**Exercise requirements:**
1) In the forum thread about a MIUI-style message pop-up, which app does ERIFNOMI recommend?
2) Duplicate the stretch of the forum thread from "Does anyone know" through "any were else.".

**Reading text:**

=-=-=-=-=

# MIUI Style Message Pop-Up?



## UnfedBear67 (Jul 31, 2011)

Does anyone know of a MIUI type text message pop-up app? I really like the message pop-up from MIUI didn't know if there was one like it any were else.


----------



## ERIFNOMI (Jun 30, 2011)

Never used MIUI but you should take a look at Handcent SMS. It has a pop-ups for when you get a text so you can reply right there. I don't like it so I turn it off but I think that's what you're looking for.


----------



## TheSwaggeR (Jun 24, 2011)

ERIFNOMI said:


> Never used MIUI but you should take a look at Handcent SMS. It has a pop-ups for when you get a text so you can reply right there. I don't like it so I turn it off but I think that's what you're looking for.

=-=-=-=-=

**Information supplied:**
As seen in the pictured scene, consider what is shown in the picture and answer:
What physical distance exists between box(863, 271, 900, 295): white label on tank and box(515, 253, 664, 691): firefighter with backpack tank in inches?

=-=-=-=-=

**Responses by task:**
1) Handcent SMS

2)
Does anyone know of a MIUI type text message pop-up app? I really like the message pop-up from MIUI didn't know if there was one like it any were else.